Selected extract:
Carillion (LSE: CLLN) has transformed the focus of its business over the past five years towards Private Finance Initiatives (PFI) and outsourcing, and away from low value-added construction. Customers (both private and public sector) can save 20% by outsourcing blue collar activities and also get a better service. The market is focused on the opportunities likely to develop from the change in government. That's really next year's story, so for now the immediate opportunities arise from the private sector which is continuing the long-term trend of outsourcing. In construction the business is gaining traction in the Canadian PFI market, and is well positioned to prosper from the wealthy UAE region, which is embarking on a huge infrastructure investment programme. The stock trades at a derisory 7.5 price/earnings ratio and pays a 5% dividend yield. It should grow profits by double digits in coming years.

What to do:
1) List every number that appears in the Carillion passage, with a brief note on what each one refers to.
2) Write a few more sentences that carry on the Carillion passage after its final sentence.
The records that follow are drawn from a separate source and have no connection to the passage on Carillion.

Material provided:

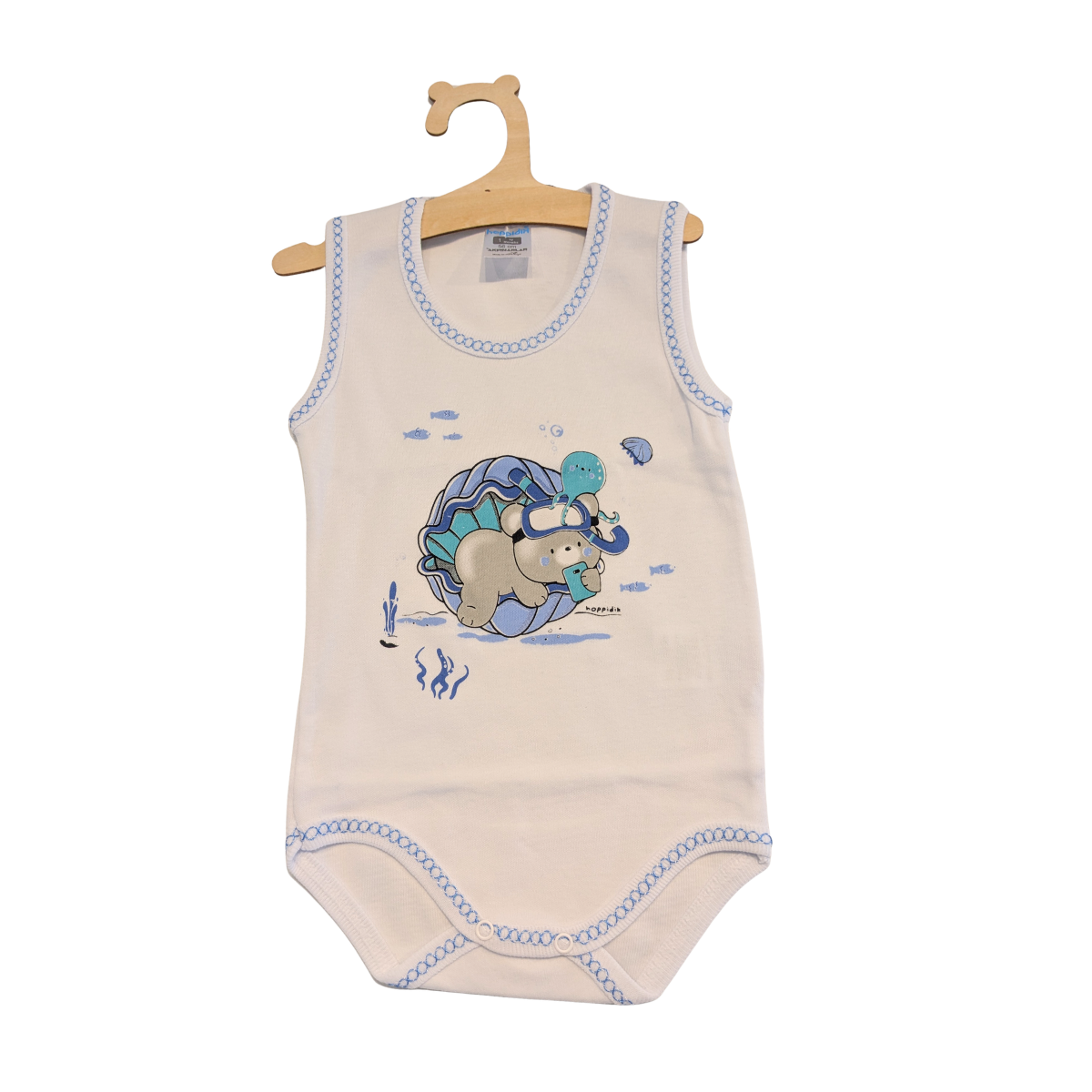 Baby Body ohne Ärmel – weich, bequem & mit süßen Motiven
--
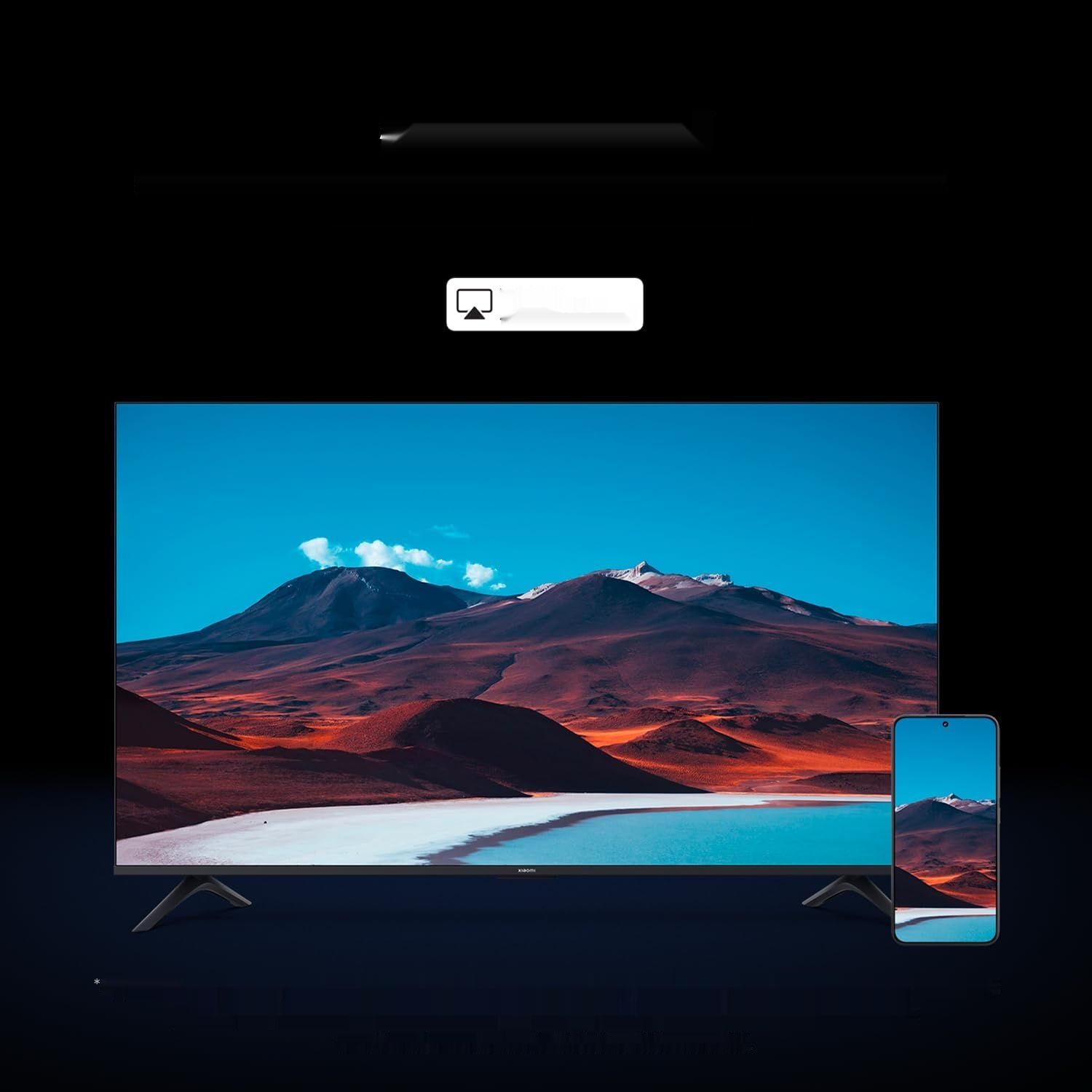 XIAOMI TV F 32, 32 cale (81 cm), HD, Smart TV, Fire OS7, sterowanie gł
--
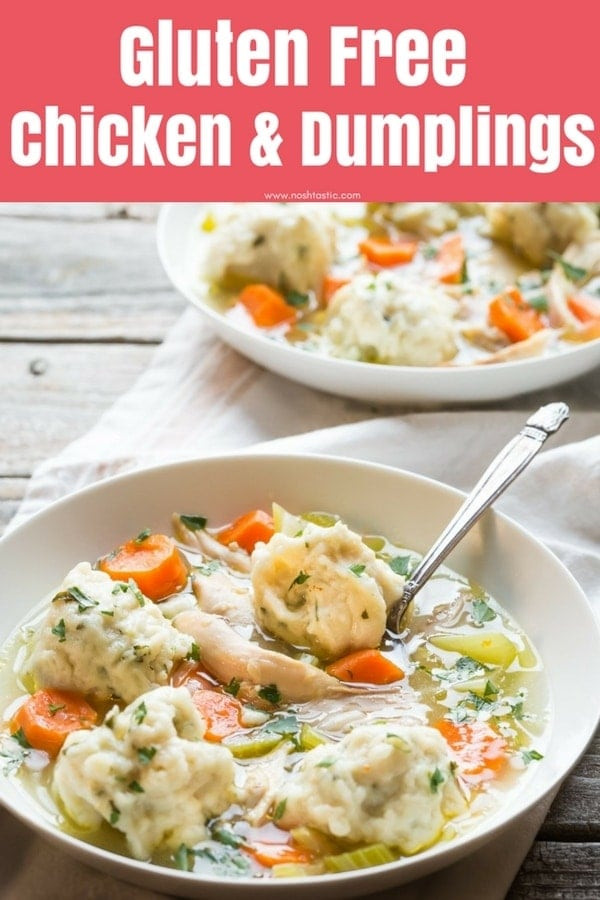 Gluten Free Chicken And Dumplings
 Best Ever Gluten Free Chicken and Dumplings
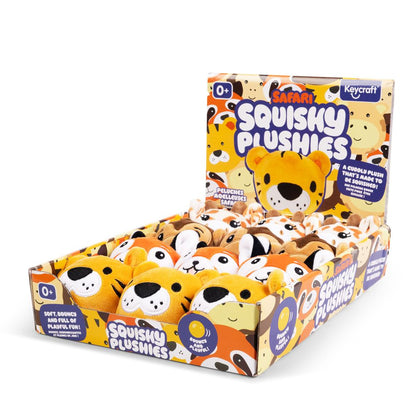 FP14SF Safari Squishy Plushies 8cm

Answers by item number:
1)
- five: the number of years over which Carillion has shifted the focus of its business
- 20%: the saving customers can make by outsourcing blue collar activities
- 7.5: the price/earnings ratio at which the stock trades
- 5%: the dividend yield the stock pays

2)
Lastly, Dufry (SW: DUFN), a travel retailer specialising in duty-free. It derives 60% of sales from emerging markets, where airline travel is on the up. The company will benefit as local airports seek retailers to maximise profits. We are all familiar with the emerging-markets story. However, you may not know that Dufry generates some 70% of profits from these markets. It is also listed in Switzerland, has high quality management, enjoys sales growth potential of 12% to 14% per year over the medium term and trades on a cash earnings multiple of ten times.